— start STORED DATA —
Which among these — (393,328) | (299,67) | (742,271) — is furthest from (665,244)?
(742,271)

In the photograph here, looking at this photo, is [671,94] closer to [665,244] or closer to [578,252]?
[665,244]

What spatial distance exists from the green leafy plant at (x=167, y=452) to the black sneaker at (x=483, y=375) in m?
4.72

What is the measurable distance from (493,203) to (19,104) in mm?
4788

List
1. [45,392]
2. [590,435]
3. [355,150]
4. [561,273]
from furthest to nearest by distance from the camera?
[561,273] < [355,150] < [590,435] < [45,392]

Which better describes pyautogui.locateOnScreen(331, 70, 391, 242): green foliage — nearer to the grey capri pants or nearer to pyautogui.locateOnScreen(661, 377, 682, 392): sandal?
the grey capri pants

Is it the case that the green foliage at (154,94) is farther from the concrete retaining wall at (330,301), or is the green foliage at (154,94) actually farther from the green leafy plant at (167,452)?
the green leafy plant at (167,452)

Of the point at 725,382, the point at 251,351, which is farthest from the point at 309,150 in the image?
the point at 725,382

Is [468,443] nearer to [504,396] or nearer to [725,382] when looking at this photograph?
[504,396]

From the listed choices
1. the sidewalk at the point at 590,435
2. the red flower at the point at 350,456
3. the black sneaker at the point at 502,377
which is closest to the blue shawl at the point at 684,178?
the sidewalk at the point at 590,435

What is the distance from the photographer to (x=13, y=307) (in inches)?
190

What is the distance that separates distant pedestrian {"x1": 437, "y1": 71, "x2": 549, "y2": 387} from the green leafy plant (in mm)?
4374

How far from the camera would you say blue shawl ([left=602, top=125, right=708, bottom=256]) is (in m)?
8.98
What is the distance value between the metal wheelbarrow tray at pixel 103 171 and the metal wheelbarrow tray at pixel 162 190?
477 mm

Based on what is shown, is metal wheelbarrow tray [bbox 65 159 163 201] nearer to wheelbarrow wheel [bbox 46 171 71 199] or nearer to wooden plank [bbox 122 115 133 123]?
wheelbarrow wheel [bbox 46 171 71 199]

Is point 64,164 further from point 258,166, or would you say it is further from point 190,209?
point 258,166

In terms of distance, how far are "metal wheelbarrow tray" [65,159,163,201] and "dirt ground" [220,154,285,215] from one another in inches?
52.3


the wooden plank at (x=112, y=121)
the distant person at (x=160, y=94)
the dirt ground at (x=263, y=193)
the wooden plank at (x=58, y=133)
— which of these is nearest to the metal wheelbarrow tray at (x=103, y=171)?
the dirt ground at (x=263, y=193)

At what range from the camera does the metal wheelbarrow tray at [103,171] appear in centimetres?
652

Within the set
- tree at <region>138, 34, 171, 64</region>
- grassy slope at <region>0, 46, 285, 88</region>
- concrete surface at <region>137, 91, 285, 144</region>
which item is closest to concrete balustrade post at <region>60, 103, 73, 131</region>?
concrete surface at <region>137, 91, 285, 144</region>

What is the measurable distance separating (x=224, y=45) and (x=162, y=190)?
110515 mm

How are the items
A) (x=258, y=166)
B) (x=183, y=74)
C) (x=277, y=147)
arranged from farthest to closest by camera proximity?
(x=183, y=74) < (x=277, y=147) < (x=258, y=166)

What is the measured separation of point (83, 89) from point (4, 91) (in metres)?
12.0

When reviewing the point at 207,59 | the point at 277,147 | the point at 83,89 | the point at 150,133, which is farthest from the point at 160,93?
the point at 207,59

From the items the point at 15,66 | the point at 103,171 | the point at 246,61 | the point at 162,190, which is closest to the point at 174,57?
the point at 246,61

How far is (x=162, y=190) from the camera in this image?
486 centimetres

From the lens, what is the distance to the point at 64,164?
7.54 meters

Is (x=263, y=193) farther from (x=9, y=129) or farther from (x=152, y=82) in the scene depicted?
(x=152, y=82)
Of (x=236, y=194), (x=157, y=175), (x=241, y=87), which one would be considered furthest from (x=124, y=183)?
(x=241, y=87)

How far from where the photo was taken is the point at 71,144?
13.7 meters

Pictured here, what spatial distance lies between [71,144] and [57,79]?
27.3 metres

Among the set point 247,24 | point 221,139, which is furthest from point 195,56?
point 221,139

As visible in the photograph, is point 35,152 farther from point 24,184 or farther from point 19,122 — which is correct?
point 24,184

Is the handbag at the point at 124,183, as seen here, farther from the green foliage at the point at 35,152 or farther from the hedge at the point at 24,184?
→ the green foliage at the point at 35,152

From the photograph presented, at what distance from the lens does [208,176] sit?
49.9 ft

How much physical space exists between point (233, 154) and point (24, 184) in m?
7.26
— end STORED DATA —
* _GIVEN TASK_
The records above should be restated word for word, please.

* _RESULT_
Which among these — (393,328) | (299,67) | (742,271) — is furthest from (665,244)?
(742,271)

In the photograph here, looking at this photo, is [671,94] closer to [665,244] or closer to [578,252]?
[665,244]

What spatial distance exists from the green leafy plant at (x=167, y=452) to the black sneaker at (x=483, y=375) in m?
4.72

What is the measurable distance from (493,203) to (19,104) in mm?
4788

List
1. [45,392]
2. [590,435]
3. [355,150]
4. [561,273]
from furthest to nearest by distance from the camera?
[561,273] < [355,150] < [590,435] < [45,392]

Which better describes pyautogui.locateOnScreen(331, 70, 391, 242): green foliage — nearer to the grey capri pants or nearer to pyautogui.locateOnScreen(661, 377, 682, 392): sandal?
the grey capri pants

Is it the case that the green foliage at (154,94) is farther from the concrete retaining wall at (330,301), or is the green foliage at (154,94) actually farther from the green leafy plant at (167,452)?
the green leafy plant at (167,452)

Of the point at 725,382, the point at 251,351, which is farthest from the point at 309,150 in the image?
the point at 725,382

Is [468,443] nearer to [504,396] or nearer to [725,382] when looking at this photograph?
[504,396]

From the listed choices
1. the sidewalk at the point at 590,435
2. the red flower at the point at 350,456
3. the black sneaker at the point at 502,377
which is closest to the blue shawl at the point at 684,178?
the sidewalk at the point at 590,435

What is the distance from the photographer to (x=13, y=307) (in inches)?
190

What is the distance that separates distant pedestrian {"x1": 437, "y1": 71, "x2": 549, "y2": 387} from the green leafy plant (in mm)?
4374

How far from the camera would you say blue shawl ([left=602, top=125, right=708, bottom=256]) is (in m)?
8.98
What is the distance value between the metal wheelbarrow tray at pixel 103 171 and the metal wheelbarrow tray at pixel 162 190?
477 mm

Based on what is shown, is metal wheelbarrow tray [bbox 65 159 163 201] nearer to wheelbarrow wheel [bbox 46 171 71 199] or nearer to wooden plank [bbox 122 115 133 123]?
wheelbarrow wheel [bbox 46 171 71 199]

Is point 64,164 further from point 258,166, or would you say it is further from point 190,209?
point 258,166

In terms of distance, how far are "metal wheelbarrow tray" [65,159,163,201] and "dirt ground" [220,154,285,215] from one another in inches?
52.3


the wooden plank at (x=112, y=121)
the distant person at (x=160, y=94)
the dirt ground at (x=263, y=193)
the wooden plank at (x=58, y=133)
— which of these is nearest to the metal wheelbarrow tray at (x=103, y=171)?
the dirt ground at (x=263, y=193)

At what range from the camera does the metal wheelbarrow tray at [103,171] appear in centimetres?
652

Within the set
- tree at <region>138, 34, 171, 64</region>
- grassy slope at <region>0, 46, 285, 88</region>
- concrete surface at <region>137, 91, 285, 144</region>
which item is closest to concrete balustrade post at <region>60, 103, 73, 131</region>?
concrete surface at <region>137, 91, 285, 144</region>

What is the measurable distance separating (x=224, y=45) and (x=162, y=190)?
110515 mm

How are the items
A) (x=258, y=166)
B) (x=183, y=74)
C) (x=277, y=147)
arranged from farthest to closest by camera proximity?
(x=183, y=74) < (x=277, y=147) < (x=258, y=166)

What is the measured separation of point (83, 89) from point (4, 91) (in metres)?
12.0

When reviewing the point at 207,59 | the point at 277,147 | the point at 83,89 | the point at 150,133, which is farthest from the point at 160,93?
the point at 207,59

From the items the point at 15,66 | the point at 103,171 | the point at 246,61 | the point at 162,190, which is closest to the point at 174,57?
the point at 246,61

How far is (x=162, y=190) from the camera in this image?
486 centimetres

From the lens, what is the distance to the point at 64,164?
7.54 meters

Is (x=263, y=193) farther from (x=9, y=129) or farther from (x=152, y=82) in the scene depicted?
(x=152, y=82)
Of (x=236, y=194), (x=157, y=175), (x=241, y=87), which one would be considered furthest from (x=124, y=183)?
(x=241, y=87)

How far from where the photo was taken is the point at 71,144?
13.7 meters

Pictured here, what spatial distance lies between [71,144] and [57,79]?
27.3 metres

Among the set point 247,24 | point 221,139, which is furthest from point 195,56?
point 221,139

As visible in the photograph, is point 35,152 farther from point 24,184 or farther from point 19,122 — which is correct?
point 24,184

Is the handbag at the point at 124,183, as seen here, farther from the green foliage at the point at 35,152 or farther from the hedge at the point at 24,184?
→ the green foliage at the point at 35,152

From the photograph presented, at what distance from the lens does [208,176] sit?
49.9 ft

How much physical space exists between point (233, 154) and point (24, 184) in m?
7.26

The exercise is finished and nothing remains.